Here are some of my test results:
       Save (Secs)  Load (Secs)  Size (MB)
BZ2      1.09     0.47      3.22 (63% compression)
Normal    0.07     1.83      8.66
This is with write buffering enabled in Windows, so the save speed is not accurate.
Maybe you can benchmark a 100MB or larger database? It takes several seconds to saving, even tens of seconds if BZ2 compress is enabled.
It also takes up a discernible disk size, which can be compressed by some fast algorithms.

Re: Use LZ4 instead of BZ2 to compress the saved database

Posted: Tue Jun 30, 2020 6:30 am
by void
What entries should we look for?
Timing debug information is always in Blue text.

SSD Normal (uncompressed):

Code: Select all

db_save_local 85181 folders, 812077 files
saved db: 0.277260 seconds
-This is not accurate as write cache is enabled, see below for write cache disabled test to give a better idea of performance.

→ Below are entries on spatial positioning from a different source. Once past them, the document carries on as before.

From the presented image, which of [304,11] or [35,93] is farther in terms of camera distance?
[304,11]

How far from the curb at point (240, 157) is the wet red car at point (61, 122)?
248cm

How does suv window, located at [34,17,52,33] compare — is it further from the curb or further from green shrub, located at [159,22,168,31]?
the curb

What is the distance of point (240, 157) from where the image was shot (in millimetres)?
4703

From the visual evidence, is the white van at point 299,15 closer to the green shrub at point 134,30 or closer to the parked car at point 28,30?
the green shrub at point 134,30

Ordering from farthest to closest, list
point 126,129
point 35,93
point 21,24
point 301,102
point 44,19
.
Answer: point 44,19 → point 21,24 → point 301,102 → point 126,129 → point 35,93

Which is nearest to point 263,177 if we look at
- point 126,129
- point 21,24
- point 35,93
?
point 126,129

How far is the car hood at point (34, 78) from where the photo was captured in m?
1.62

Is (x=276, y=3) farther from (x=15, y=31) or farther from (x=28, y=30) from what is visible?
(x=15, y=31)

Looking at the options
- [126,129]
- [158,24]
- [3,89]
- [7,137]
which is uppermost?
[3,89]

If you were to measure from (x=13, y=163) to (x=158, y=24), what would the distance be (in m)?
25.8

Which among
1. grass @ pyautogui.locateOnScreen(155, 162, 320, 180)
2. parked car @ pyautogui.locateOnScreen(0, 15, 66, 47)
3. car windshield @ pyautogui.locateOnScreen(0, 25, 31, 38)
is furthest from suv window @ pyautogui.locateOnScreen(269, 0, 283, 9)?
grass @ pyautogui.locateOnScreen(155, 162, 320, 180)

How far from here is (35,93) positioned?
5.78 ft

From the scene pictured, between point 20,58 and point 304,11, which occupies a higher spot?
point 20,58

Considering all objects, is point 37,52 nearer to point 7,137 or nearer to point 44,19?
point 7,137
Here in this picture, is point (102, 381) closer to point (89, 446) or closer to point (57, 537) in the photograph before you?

Everything.db size on disk: 46,358,004 bytes

Code: Select all

loaded 85180 folders, 812058 files, in 1.497799 seconds
-Load timings from a fresh boot

SSD Compressed:

Code: Select all

db_save_local 85180 folders, 812059 files
saved db: 5.362448 seconds
Everything.db size on disk: 20,452,358 bytess

Code: Select all

loaded 85180 folders, 812058 files, in 3.791765 seconds
-Load timings from a fresh boot

SSD Normal (uncompressed) Write Cache Disabled:

Code: Select all

db_save_local 85180 folders, 812059 files
saved db: 0.803708 seconds
HDD Normal (uncompressed):

Code: Select all

db_save_local 228829 folders, 800000 files
saved db: 0.613437 seconds
Everything.db size on disk: 38,289,196 bytes

Code: Select all

loaded 228829 folders, 800000 files, in 2.482928 seconds
-Load timings from a fresh boot

HDD Compressed:

Code: Select all

db_save_local 228829 folders, 800000 files
saved db: 6.409400 seconds
Everything.db size on disk: 15,518,383 bytes

Code: Select all

loaded 228829 folders, 800000 files, in 2.717218 seconds
-Load timings from a fresh boot

TL:DR: -rough tests for about 1million files:

Code: Select all

               Uncompressed      Compressed
SSD Load       1.49              3.79
SSD Save       0.27              5.36
HDD Load       2.48              2.71
HDD Save       0.61              6.40
Results will vary for your hardware.

Re: Use LZ4 instead of BZ2 to compress the saved database

Posted: Tue Jun 30, 2020 3:43 pm
by therube
(Oh, I mentioned - though haven't tried yet, "clearing cache", https://freefilesync.org/forum/viewtopi ... 420#p25052.)

(Voids results, at least with this .db, seem to fly in the face of Google/Mozilla's [supposed] reasoning for lz4'ing everything under the sun.
Also interesting the rather negligible difference between SSD/HDD, with HDD ever quicker in the 1 instance.
[One day, I'll have a SSD, maybe.]
Oh, & Mozilla's implementation of lz4, while it follows the spec, isn't "standard" [also think, .jar] to the majority of the lz4 [zip] related tools out there.)